Habermas está consciente dos limites dessa democracia radical, baseada na esfera pública e na sociedade civil. A esfera pública é a ponte entre o sistema político e os setores privados do mundo da vida, bem como entre os sistemas de ação especializados. Ela não tem força cogente, mas sua rede é ampla. Pode tanto ser episódica (em bares, cafés, reuniões eventuais), como organizada (igreja, teatro, escolas), ou abstrata (leitores, espectadores), ou, ainda, dispersa e aberta. De qualquer modo, leva à formação e à transformação de pessoas, capacita a erguer barreiras ao saber/poder, à exclusão e normalização de que fala Foucault. Para garantir este tipo de sociedade, há desde as pesquisas de opinião, passando pelo voto, até o poder de influência das organizações, entre elas certas Ongs, que conseguem legitimidade para os interesses que defendem.
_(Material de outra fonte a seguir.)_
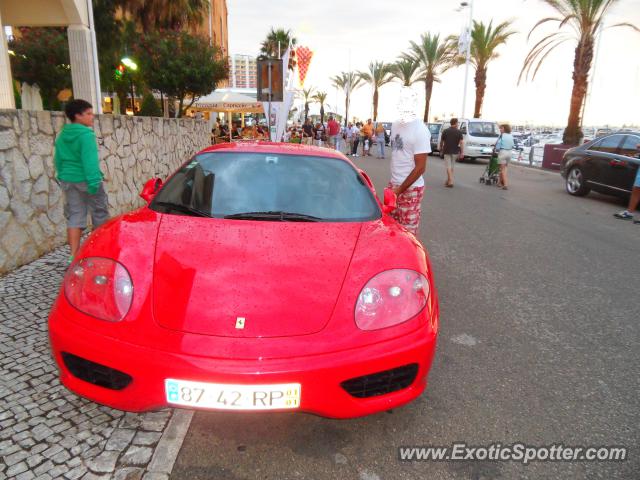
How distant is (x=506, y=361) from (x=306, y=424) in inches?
60.2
As democracias possuem meios para a filtragem das informações, desde códigos de ética profissional, até a liberdade de expressão e o julgamento de um público capaz de crítica e avaliação bem fundamentadas. A esfera pública tem papel político considerável sempre que ela se organiza diante de ameaças externas. Suas estruturas comunicativas têm um pé na vida privada, e outro na sociedade civil, que identifica e dá tratamento aos temas, de modo que eles possam circular no sistema político. Os temas ecológicos, a questão da violência, o risco do armamento nuclear, o terrorismo mobilizam a sociedade civil, são logo captados pela mídia e repercutem imediatamente no poder político. A desobediência civil produz efeitos semelhantes. O que mostra a necessidade de os Estados de direito acompanharem as mudanças históricas, sociais e culturais, e de atualizarem seus sistemas de direito.
Em resumo, o direito regula o funcionamento do poder político nos Estados de direito, leva o poder comunicativo (originado e alimentado pela formação da opinião e da vontade) até o poder administrativo.
Habermas fecha a obra Direito e Democracia, com considerações acerca dos paradigmas do direito, um estudo sobre a legitimidade, baseado nas idéias de M. Weber, excursos sobre a relação entre moral, política e direito, concluindo com uma reflexão sobre a soberania popular. Como se trata de temas mais específicos, que não dizem respeito às teses centrais de Habermas, convidamos o leitor mais diretamente interessado a fazer esse percurso.